Y ciertamente hemos preferido la opinión que hemos preferido respecto del primer ejemplo, porque —Exaltado sea Su recuerdo— comparó el ejemplo del incrédulo con el siervo cuya descripción describió, y comparó el ejemplo del creyente con aquel a quien se le proveyó una buena provisión y que gasta de lo que se le proveyó en secreto y en público. Por ello no era admisible que eso fuese un ejemplo para Allah, puesto que Allah únicamente comparó al incrédulo —que no es capaz de nada— con aquel a quien no se le proveyó una provisión de la que pudiera gastar en secreto; y comparó al creyente —a quien Allah concedió el éxito para obedecerle y lo guió a su rectitud—, de modo que obra conforme a lo que complace a Allah, con el hombre libre a quien se le ha ensanchado la provisión y que gasta de ella en secreto y en público. Y Allah —Exaltado sea Su recuerdo— es el Proveedor, no el provisto; por tanto, no es admisible que se compare Su favor y Su generosidad con el gasto de quien ha sido provisto de una buena provisión.
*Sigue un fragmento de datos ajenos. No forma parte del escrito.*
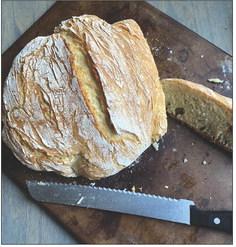 DUTCH OVEN BREAD This recipe is simple yet yields bakeryquality results with just flour, yeast, sugar, salt and water. Using a no-knead method and minimal rise time, the bread is ready in about three hours. The preheated Dutch oven creates a soft interior and crisp crust, making it a versatile and rewarding option for both beginners and experienced bakers. | ANGELINA LaRUE PHOTO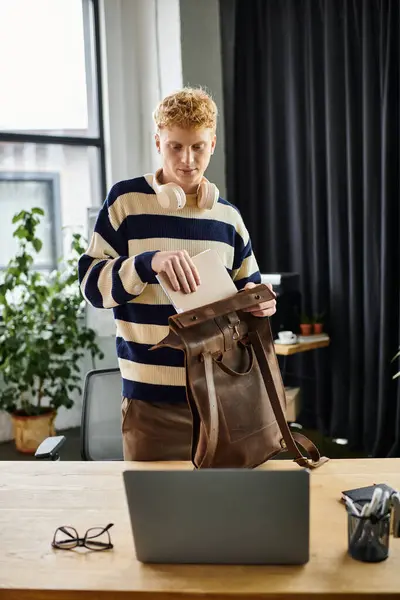 A young redhead man organizes his materials in a corporate office environment. — Stock Photo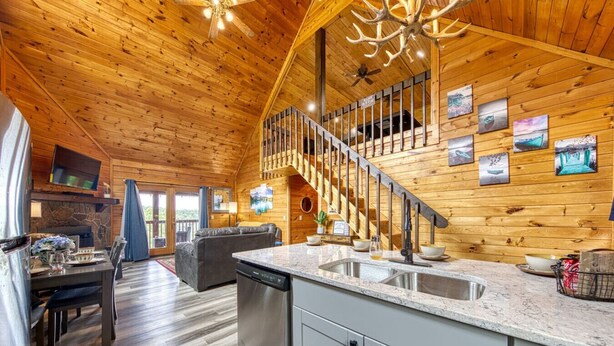 Interior de una cabaña con revestimiento de madera, una cocina con encimeras de granito, un comedor y una escalera que lleva a un altillo.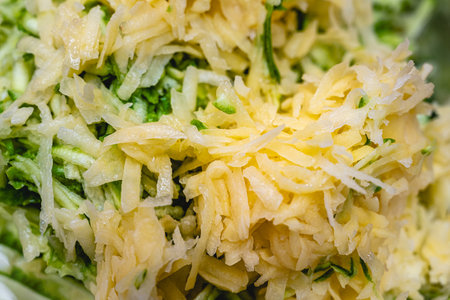 Shredded raw zucchini and potatoes fill the picture. Background of zucchini mucverの写真素材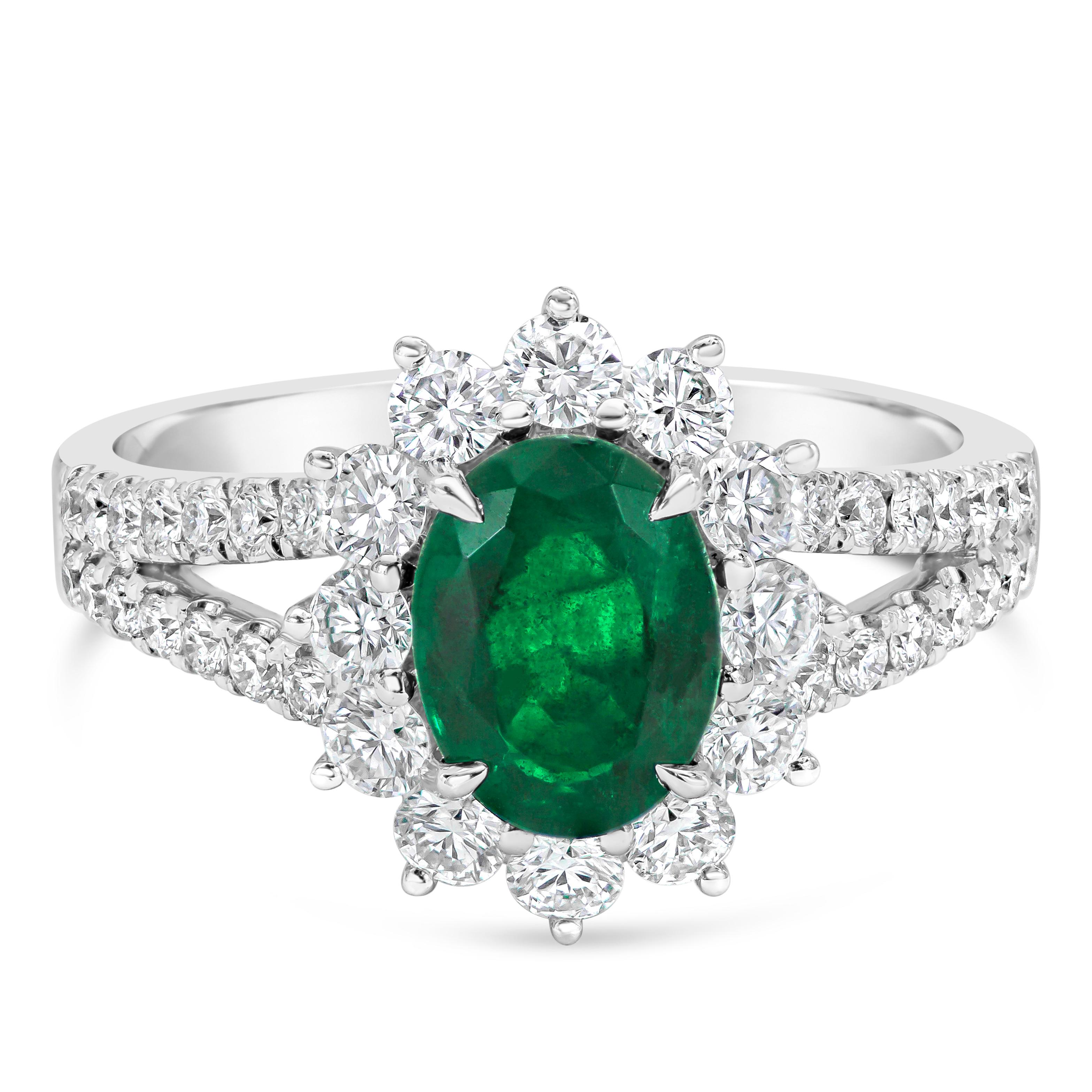 A stunning and color-rich engagement ring, featuring a 1.17 carats oval cut green emerald that embodies calmness and everlasting love. Surrounded by a beautiful halo of round cut diamonds that continue on to a split-shank in a half infinity setting,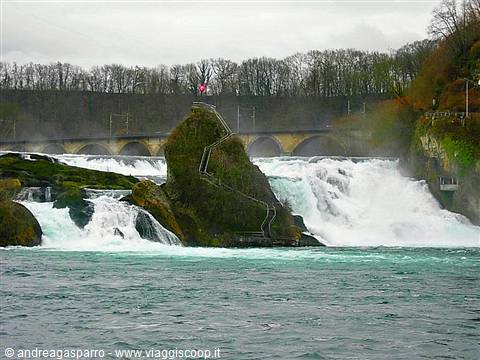 Rhine Falls at Schaffhausen, rocky outcrop with staircase amid rushing white water and arched bridge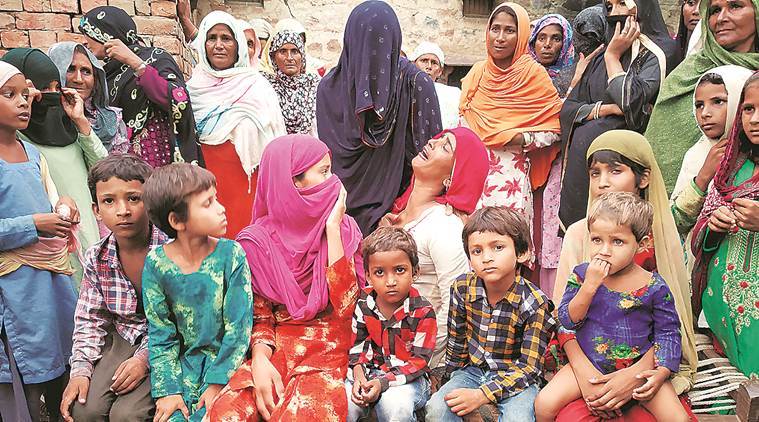 Akbarâ€™s wife with their children. (Express photo/Hamza Khan)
En cuanto al segundo ejemplo, es una comparación por parte de Él —Exaltado sea Su recuerdo— de aquello cuyo ejemplo es el mudo que no es capaz de nada; y los incrédulos, sin duda, entre ellos hay quienes poseen muchas riquezas y quienes a veces causan un daño enorme con su corrupción; por tanto, no puede ser “quien no es capaz de nada”, como —Exaltado sea Su recuerdo— dijo a modo de ejemplo, alguien que es capaz de muchas cosas. Siendo así, el sentido más adecuado es que se trate de la comparación de aquello que no es capaz de nada —tal como dijo —Exaltado sea Su recuerdo— en Su ejemplo: aquello que no es capaz de nada—, y ese es el ídolo que no es capaz de nada, comparado con el mudo, carga para su señor, que no es capaz de nada, tal como dijo y describió.